GURPS Runal
- GURPS Runal cover
- Designers: Shou Tomono, Group SNE
- Publishers: Fujimi Shobo
- Publication: 1992 (1st Edition) 1999 (Perfect Edition) 2005 (Yuel sequel)
- Genres: Fantasy
- Systems: GURPS 3rd Edition

= RUNAL =

Role-playing game supplement

RUNAL aka GURPS Runal (ガープス・ルナル) is a role-playing game supplement that was written in Japanese language for the GURPS game rules. It was written by Shou Tomono and Group SNE, then first published in 1992. It was followed in 1994 by GURPS Youmayakou.

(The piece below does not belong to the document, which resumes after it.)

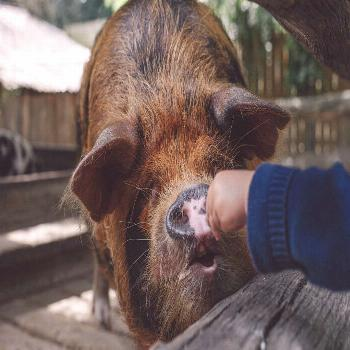 The gentle giant <3this lil´piggy opened its mouth and took the pigfood with its soft lip... -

Over twenty novels of a series named Runal Saga (ルナル・サーガ) have been published based upon GURPS Runal.

The setting is a fantasy world named Runal that was strongly influenced by RuneQuest. There are seven mysterious Moons which grant magic power to worshipers.

The Moons of seven colors are worshiped by various people as follows:

- Blue Moon - The moon of lawful deities and one of the twin moons, worshiped by dwarves and humans who prefer order and law.
- Red Moon - The moon of chaotic deities and one of the twin moons, worshiped by humans who prefer liberty and disorder.
- White Ring Moon - The moon of magic, worshiped by wizards and called Ring Moon because it split in two forming a ring when its gods left for a higher plane of existence.
- Green Moon - The moon of plants and forests, worshiped by elves and called Elfa. Elfa culture is similar to the Native Americans.
- Wandering Moon - A capricious moon whose orbit is random, also called the Moon of all colors and worshiped by various non-human races.
- Silver Moon - The moon of strangeness and madness, worshiped by residents of elemental planes and fearful monsters resembling creatures of the Cthulhu Mythos.
- Black Moon - The moon of evil, worshiped by demons.

The Rhiado continent is the main land and focus of the game. The strongest nation is the Tor-Addness Empire which is modeled after the Tang dynasty of China. Its state religion is the worship of the Blue Moon. The Toru-Addness Empire are disputing with neighboring countries which worship the Red Moon.

YUELL, the sequel of GURPS Runal, was released in 2005 as a supplement to the 4th edition of GURPS.